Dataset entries
▶

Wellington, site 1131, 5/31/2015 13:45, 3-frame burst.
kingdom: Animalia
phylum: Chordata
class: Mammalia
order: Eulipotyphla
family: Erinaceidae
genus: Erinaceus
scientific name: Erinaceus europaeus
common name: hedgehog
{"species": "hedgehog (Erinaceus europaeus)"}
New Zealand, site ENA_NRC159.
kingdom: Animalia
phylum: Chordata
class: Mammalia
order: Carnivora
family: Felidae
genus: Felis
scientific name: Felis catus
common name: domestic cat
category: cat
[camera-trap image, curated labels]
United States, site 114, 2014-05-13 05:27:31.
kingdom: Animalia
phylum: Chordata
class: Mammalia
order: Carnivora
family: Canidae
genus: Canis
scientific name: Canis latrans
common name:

◀

* _EXERCISE INSTRUCTIONS_: Look above for the line holding "scientific name: Felis catus" and the line holding "scientific name: Canis latrans". Retype both, and every line between them, word for word and nothing else.

* _REPLY TO THE TASK_:
scientific name: Felis catus
common name: domestic cat
category: cat
[camera-trap image, curated labels]
United States, site 114, 2014-05-13 05:27:31.
kingdom: Animalia
phylum: Chordata
class: Mammalia
order: Carnivora
family: Canidae
genus: Canis
scientific name: Canis latrans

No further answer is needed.